(Data entries)
BEGIN

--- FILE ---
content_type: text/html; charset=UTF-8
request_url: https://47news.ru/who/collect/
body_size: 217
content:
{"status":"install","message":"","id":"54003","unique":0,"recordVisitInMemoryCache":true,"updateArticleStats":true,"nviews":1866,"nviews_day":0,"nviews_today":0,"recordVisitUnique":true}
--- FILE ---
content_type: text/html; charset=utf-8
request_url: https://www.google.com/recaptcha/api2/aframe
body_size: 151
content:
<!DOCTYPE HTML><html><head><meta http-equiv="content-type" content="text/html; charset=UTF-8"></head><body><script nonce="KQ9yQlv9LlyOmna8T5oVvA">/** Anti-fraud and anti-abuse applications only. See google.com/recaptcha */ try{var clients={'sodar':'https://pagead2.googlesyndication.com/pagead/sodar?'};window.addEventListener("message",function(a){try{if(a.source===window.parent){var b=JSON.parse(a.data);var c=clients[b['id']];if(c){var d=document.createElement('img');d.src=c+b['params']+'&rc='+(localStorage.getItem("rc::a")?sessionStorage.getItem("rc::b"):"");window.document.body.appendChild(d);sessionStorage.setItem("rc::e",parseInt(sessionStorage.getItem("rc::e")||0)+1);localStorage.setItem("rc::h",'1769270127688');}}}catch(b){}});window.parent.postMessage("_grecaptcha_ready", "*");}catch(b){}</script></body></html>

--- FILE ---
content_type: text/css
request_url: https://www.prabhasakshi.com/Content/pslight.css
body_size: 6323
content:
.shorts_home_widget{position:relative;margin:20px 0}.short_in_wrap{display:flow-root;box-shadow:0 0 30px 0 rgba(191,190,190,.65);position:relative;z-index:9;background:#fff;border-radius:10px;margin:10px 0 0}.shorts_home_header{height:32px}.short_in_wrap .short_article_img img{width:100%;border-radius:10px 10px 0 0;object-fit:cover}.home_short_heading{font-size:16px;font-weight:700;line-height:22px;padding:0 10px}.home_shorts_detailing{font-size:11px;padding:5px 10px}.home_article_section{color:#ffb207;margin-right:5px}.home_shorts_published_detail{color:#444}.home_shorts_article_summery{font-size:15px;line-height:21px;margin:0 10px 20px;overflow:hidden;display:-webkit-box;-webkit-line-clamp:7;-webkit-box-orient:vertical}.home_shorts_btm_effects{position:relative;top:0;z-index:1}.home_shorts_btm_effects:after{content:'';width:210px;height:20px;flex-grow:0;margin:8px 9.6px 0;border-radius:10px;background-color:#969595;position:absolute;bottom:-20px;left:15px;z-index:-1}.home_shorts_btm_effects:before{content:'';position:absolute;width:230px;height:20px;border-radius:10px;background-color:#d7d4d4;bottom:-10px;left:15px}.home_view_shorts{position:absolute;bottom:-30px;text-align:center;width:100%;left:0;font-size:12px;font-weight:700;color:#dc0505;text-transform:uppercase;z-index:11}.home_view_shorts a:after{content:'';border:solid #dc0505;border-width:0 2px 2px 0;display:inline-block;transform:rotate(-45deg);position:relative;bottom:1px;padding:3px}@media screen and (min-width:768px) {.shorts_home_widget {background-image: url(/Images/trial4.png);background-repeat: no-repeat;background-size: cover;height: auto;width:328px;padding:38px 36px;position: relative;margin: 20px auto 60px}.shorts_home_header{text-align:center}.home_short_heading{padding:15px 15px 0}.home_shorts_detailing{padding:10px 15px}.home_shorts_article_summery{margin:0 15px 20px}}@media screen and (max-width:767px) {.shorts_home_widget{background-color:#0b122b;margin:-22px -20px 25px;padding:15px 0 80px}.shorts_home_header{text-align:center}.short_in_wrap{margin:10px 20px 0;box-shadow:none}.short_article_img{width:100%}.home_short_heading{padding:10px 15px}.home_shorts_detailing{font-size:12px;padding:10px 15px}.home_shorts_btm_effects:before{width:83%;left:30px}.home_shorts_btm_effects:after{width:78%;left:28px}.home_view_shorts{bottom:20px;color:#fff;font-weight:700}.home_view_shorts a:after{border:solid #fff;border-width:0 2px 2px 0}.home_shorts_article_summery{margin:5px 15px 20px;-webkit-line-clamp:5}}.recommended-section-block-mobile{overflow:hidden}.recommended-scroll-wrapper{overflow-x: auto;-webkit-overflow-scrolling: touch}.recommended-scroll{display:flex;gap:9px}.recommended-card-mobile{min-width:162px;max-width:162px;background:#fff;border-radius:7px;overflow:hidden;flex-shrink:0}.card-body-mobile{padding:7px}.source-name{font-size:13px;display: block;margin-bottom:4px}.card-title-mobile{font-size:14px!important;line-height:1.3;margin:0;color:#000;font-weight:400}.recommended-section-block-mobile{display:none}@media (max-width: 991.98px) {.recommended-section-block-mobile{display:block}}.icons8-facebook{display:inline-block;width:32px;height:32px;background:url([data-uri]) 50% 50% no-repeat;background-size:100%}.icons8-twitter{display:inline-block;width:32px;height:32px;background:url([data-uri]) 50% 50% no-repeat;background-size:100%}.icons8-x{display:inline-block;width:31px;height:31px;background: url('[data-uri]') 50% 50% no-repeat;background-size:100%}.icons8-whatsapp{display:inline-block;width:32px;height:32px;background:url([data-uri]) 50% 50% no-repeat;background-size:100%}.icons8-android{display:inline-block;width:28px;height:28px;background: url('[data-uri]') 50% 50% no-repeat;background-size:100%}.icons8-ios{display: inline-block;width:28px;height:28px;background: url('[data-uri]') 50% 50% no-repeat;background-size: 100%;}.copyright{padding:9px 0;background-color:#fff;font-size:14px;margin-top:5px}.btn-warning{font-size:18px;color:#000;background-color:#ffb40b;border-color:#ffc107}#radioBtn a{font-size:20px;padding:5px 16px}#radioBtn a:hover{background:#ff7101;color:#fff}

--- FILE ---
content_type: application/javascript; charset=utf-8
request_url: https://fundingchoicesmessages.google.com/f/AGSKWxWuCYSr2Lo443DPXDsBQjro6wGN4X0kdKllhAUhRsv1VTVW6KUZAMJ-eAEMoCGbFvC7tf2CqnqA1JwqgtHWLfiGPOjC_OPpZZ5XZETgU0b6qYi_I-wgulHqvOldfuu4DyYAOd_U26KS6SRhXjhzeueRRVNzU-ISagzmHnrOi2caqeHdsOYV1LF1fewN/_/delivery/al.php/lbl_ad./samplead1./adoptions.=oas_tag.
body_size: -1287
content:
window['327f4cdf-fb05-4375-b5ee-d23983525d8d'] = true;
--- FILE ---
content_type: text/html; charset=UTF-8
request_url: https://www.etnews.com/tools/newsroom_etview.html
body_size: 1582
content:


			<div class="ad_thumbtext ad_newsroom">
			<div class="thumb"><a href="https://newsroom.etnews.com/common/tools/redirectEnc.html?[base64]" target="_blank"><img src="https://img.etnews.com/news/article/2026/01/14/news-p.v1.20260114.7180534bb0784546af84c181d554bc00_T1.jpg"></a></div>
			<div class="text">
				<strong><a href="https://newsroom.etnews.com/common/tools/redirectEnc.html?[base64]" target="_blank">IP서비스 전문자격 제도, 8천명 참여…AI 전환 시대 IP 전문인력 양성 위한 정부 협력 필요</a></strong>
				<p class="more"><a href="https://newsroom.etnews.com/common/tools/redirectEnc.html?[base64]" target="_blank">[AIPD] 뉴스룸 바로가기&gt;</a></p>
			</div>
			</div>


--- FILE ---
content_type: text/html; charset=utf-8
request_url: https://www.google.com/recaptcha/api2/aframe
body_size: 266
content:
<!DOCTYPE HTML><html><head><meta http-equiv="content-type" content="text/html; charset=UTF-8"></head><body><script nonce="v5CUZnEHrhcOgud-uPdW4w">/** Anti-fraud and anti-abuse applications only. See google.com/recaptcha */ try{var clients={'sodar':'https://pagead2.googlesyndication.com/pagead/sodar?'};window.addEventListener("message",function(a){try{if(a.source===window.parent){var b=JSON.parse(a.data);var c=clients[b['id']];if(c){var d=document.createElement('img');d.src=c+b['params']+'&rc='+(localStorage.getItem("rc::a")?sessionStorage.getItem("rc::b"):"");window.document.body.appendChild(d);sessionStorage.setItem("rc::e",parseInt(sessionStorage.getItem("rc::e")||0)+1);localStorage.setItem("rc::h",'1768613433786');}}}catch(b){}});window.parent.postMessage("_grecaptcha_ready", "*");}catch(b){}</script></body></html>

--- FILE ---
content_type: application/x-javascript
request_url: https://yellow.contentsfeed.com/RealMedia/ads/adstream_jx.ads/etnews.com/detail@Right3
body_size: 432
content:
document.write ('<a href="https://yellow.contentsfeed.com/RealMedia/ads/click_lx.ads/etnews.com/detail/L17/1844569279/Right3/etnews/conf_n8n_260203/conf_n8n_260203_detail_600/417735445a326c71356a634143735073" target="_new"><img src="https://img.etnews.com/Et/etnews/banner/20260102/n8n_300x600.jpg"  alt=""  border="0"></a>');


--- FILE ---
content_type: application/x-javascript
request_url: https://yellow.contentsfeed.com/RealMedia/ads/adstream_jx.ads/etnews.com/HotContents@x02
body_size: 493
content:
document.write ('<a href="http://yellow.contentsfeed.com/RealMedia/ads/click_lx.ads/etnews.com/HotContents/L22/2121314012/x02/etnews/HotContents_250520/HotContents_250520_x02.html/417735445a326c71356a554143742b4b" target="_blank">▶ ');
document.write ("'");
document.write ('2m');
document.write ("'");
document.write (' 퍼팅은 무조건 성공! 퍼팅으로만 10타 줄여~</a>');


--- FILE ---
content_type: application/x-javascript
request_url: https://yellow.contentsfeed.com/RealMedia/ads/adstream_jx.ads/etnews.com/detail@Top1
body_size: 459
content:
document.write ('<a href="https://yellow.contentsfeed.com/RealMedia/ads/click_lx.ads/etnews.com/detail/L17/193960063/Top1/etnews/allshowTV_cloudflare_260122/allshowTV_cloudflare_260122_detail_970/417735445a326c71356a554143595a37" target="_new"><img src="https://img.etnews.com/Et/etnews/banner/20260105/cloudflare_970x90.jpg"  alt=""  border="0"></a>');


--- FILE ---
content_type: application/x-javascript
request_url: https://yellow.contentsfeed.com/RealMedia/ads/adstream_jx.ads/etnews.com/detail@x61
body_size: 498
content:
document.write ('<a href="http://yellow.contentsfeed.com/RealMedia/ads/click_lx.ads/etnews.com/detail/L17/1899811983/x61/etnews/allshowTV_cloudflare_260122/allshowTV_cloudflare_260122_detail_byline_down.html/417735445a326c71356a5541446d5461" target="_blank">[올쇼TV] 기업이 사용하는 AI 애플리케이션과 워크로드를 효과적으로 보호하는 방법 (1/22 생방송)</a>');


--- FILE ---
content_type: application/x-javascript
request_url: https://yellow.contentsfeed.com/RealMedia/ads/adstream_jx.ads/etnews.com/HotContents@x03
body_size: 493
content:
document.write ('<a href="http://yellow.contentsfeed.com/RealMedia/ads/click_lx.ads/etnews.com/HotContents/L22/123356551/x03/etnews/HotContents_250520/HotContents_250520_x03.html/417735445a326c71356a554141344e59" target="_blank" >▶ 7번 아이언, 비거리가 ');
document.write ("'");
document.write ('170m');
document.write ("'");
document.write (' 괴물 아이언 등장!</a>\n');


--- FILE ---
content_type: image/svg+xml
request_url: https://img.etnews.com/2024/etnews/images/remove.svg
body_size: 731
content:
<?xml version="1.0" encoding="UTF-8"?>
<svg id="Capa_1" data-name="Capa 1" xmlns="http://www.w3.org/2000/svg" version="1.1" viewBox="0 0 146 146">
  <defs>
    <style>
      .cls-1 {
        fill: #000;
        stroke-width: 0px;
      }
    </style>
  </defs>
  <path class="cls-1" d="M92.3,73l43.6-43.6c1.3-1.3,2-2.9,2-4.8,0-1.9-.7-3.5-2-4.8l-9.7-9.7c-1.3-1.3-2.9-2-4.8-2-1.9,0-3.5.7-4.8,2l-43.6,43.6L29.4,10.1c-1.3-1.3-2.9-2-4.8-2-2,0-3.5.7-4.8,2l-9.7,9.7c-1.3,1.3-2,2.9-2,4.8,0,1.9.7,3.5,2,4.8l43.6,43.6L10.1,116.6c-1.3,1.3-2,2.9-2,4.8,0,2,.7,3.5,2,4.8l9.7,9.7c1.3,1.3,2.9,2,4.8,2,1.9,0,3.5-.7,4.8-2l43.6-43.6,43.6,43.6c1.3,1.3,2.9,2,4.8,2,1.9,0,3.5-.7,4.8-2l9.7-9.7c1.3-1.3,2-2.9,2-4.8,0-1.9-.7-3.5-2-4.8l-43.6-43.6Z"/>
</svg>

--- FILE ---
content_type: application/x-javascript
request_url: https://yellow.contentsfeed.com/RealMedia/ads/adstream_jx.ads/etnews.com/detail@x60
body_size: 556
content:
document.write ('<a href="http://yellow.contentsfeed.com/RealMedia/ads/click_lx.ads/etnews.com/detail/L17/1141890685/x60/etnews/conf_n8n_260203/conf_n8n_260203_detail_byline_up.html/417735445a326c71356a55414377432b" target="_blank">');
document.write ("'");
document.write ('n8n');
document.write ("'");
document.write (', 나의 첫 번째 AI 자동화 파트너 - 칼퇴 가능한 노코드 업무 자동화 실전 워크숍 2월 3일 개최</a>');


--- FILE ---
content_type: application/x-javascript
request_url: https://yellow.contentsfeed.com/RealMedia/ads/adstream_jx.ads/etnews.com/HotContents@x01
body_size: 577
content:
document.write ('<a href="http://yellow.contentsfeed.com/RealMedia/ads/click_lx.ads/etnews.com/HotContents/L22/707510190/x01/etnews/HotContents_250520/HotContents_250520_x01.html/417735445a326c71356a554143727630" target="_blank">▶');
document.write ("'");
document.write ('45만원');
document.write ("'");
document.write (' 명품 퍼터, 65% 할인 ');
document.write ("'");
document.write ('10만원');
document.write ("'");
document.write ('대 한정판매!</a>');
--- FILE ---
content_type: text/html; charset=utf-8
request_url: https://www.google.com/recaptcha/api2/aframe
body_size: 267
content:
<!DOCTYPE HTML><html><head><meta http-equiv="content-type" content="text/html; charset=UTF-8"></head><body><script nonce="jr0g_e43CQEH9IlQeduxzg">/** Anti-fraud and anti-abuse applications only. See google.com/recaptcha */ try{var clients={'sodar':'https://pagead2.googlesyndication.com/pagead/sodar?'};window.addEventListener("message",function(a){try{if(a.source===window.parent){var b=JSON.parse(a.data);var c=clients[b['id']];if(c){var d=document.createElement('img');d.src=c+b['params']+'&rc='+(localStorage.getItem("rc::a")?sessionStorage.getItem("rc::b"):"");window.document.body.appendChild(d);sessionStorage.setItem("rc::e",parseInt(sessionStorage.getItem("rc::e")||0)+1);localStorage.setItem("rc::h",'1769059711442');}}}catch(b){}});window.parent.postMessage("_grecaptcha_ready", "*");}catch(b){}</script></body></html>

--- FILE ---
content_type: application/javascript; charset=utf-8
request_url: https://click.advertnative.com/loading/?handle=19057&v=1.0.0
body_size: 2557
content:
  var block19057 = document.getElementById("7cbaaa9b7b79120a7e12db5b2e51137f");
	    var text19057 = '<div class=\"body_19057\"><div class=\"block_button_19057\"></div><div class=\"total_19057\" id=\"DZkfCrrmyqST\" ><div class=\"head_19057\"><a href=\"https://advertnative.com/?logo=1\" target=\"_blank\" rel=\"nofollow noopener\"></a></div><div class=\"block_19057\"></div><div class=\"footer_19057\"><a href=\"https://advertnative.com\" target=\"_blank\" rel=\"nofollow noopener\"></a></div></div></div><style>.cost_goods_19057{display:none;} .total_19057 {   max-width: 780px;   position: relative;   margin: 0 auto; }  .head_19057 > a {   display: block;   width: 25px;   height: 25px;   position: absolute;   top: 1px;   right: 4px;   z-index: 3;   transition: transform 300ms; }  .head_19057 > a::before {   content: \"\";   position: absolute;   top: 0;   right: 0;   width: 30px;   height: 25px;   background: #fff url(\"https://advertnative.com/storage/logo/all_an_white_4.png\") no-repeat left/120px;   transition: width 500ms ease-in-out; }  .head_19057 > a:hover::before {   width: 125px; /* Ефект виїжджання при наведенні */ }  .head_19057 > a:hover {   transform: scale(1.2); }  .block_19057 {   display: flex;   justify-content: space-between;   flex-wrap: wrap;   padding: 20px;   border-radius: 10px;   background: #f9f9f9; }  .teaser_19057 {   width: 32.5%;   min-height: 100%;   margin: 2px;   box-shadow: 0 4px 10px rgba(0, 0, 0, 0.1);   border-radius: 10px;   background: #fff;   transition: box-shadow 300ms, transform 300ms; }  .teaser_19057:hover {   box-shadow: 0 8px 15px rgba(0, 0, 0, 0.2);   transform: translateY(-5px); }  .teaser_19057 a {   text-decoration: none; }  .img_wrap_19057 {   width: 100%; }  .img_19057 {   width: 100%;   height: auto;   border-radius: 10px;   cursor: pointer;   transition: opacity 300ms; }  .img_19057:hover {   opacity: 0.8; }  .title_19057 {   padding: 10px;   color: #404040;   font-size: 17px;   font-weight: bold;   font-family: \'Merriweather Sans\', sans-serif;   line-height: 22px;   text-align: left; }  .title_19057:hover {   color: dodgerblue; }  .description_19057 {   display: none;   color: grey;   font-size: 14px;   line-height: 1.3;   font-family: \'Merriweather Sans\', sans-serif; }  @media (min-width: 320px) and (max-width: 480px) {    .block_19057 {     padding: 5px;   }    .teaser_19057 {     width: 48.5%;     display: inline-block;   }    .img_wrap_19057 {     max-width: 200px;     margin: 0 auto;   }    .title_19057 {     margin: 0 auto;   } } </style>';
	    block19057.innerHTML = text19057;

END

Aim of the task ->
Scan the data above. Return every line with "true" in it.

Solution to this exercise ->
{"status":"install","message":"","id":"54003","unique":0,"recordVisitInMemoryCache":true,"updateArticleStats":true,"nviews":1866,"nviews_day":0,"nviews_today":0,"recordVisitUnique":true}
window['327f4cdf-fb05-4375-b5ee-d23983525d8d'] = true;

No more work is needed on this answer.